Example 2: This code ranks movies from highest to lowest rating to find the top-rated movie.
df['Rank_Desc'] = df['Rating'].rank(ascending=False)
print(df.sort_values('Rank_Desc'))
Output
Movie Year Rating Rank_Desc
0 The Godfather 1972 9.2 1.0
2 Fight Club 1999 8.8 2.0
3 Inception 2010 8.7 3.0
4 Titanic 1997 7.8 4.0
1 Bird Box 2018 6.8 5.0
Explanation:
- rank(ascending=False) assigns rank 1 to the highest rating.
- The highest-rated movie, The Godfather, now has rank 1.

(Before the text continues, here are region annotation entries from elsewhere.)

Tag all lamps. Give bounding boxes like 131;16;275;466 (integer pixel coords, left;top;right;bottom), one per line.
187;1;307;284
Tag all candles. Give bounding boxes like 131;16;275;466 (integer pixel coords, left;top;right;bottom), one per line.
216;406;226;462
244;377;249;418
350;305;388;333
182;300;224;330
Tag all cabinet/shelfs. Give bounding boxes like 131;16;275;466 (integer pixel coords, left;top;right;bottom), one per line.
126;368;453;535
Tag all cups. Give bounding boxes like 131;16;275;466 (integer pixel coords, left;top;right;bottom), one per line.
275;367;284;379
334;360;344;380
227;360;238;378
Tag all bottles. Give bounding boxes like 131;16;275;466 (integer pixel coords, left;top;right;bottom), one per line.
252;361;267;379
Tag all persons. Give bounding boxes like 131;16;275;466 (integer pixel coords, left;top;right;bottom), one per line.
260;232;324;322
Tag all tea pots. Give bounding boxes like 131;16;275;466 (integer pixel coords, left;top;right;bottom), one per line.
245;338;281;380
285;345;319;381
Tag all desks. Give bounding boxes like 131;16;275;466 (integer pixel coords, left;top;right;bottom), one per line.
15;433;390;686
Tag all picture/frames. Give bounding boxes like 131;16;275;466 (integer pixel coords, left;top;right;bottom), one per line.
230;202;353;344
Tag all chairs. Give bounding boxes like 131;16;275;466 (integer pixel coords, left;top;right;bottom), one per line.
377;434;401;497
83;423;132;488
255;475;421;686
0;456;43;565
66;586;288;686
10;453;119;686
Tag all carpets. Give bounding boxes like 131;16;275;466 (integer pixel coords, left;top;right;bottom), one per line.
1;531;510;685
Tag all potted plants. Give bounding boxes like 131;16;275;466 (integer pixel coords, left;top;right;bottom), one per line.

- Sorting by Rank_Desc shows movies in order from top-rated to lowest-rated.
Example 3: Here we rank movies using the 'min' method, which gives tied ratings the minimum possible rank.
df.loc[5] = ['Movie X', 2020, 8.8]
df['Rank_Min'] = df['Rating'].rank(ascending=False, method='min')
print(df.sort_values('Rank_Min'))
Output
Movie Year Rating Rank_Min
0 The Godfather 1972 9.2 1.0
2 Fight Club 1999 8.8 2.0
5 Movie X 2020 8.8 2.0
3 Inception 2010 8.7 4.0
4 Titanic 1997 7.8 5.0
1 Bird Box 2018 6.8 6.0
Explanation:
- Added a new movie with rating 8.8 to demonstrate ties.
- method='min' assigns the lowest possible rank to tied values.
- Both Fight Club and Movie X share rank 2.